Upgrading projects running as Microsoft Azure App Services Web Apps is similar to upgrading a standard project, with the difference that you must export the database from the Azure SQL server and import it to your on premise server.

Part 1 - Project upgrade with a test database upgrade

Database export

  1. Create a copy of your Azure database on the same Azure SQL server. Creating a copy of a running database ensures that the copied database stays consistent, unlike database export performed in the next step, which may result in a faulty export.
    1. Open the Azure management portal and select your SQL database.
    2. Click Copy on the Overview tab.
    3. Copy the database to the same Azure SQL server.
  2. Export the copied Azure database and import it to your on premise server:
    1. Open Microsoft SQL Server Management Studio and connect to your Azure SQL server (it is recommended to always use the latest version of Management Studio to remain compatible with Azure SQL Database updates).
      • You can find the name of your database server in the Azure management portal on the Overview tab. Enter the username and password that you used to create the Azure SQL server.
      • To connect to the Azure SQL server, you need to configure the firewall rules for the server in the Azure management portal – select your SQL database, click Set server firewall on the Overview tab, and add firewall rules for your local machine.
    2. Right-click the copied database and select Tasks -> Export Data-tier Application.
    3. Save the database export to the disk.
    4. Connect to your own SQL server.
    5. Right-click the Databases node and select Import Data-tier Application.
    6. Import the exported database to your server.

Project upgrade

  1. Set the connection string in the web.config files of your projects to the imported database on your server.
  2. Perform the required Steps before the upgrade.
  3. Run the upgrade utility for your local project (see Applying the upgrade).
  4. Be sure to open the upgraded administration site in a browser and wait for the upgrade procedure to finish.
    • When handling the first request, the system performs certain tasks required to finalize the upgrade. Processing of the first request may take longer than usual.
  5. Perform the required Steps after the upgrade and test your site.
    • If you need to make any database changes, track these changes so that you can replicate them again later on the production database.
  6. Remove the connection string from the web.config files and deploy the projects to your Azure Web Apps. You can use a staging environment.

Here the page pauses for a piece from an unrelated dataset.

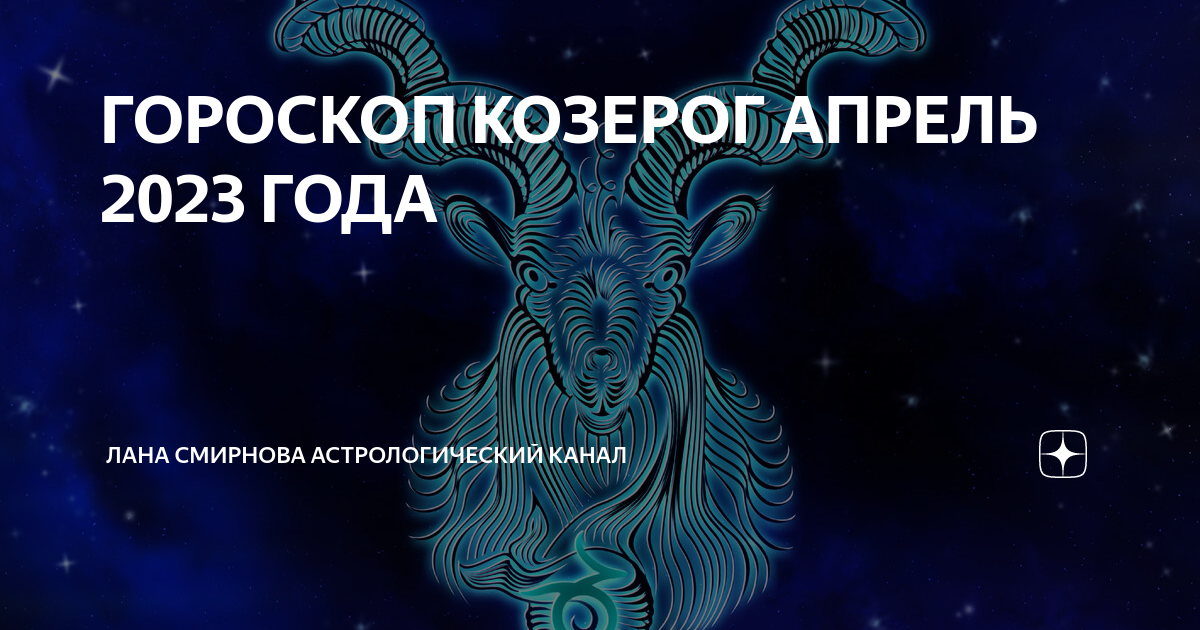 ГОРОСКОП КОЗЕРОГ АПРЕЛЬ 2023 ГОДА

ЛАНА СМИРНОВА АСТРОЛОГИЧЕСКИЙ КАНАЛ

    • It is essential not to include the connection string to ensure that the application does not start after the deployment, which could cause problems with the web farm server settings.

Part 2 - Production database upgrade

When you have upgraded your code files and uploaded your project to a staging environment, you can now shut down your production website and upgrade the production database.

Database export

  1. Export your production database from the Azure SQL server and import it to your on premise server.

Database upgrade

  1. Run the SQL upgrade script on the newly imported database on your server:
    • If you have a standard Xperience database, run the upgrade.sql script located in the SQL folder of your upgrade installation directory.
    • If your project uses a separated on-line marketing database, expand the SQL\Separation folder in your upgrade installation directory and run the scripts in the following order:
      1. separated.sql (against the separated on-line marketing database)
      2. default.sql (against the main Xperience database)
  2. Set the connection string in the web.config files of your projects to the new database on your server.
  3. Open the project in a browser and wait for the upgrade procedure to finish.
  4. Perform any database changes that you tracked previously during the test database upgrade.
  5. Export your upgraded database from your on premise SQL server and import it to the Azure SQL server into a new database:
    1. Export the upgraded database to a BACPAC file.
    2. Import the BACPAC file to your Azure SQL Database.

      We recommend that you do not delete the original database immediately and wait after you have tested the upgraded database.

  6. Set the connection string of your previously deployed projects (in the staging environment) to connect to the newly upgraded database.
  7. Swap the staging deployment with your production deployment.
  8. Open your website in the administration interface and open the Event log application and check if any errors occurred.

Your project files and database are now upgraded. When you have adequately tested your website and you are sure it is running as expected, you can delete your original Azure SQL database, the copied database and the staging deployment. You can also add the connection string in the web.config file of your local project to have it prepared for future deployments.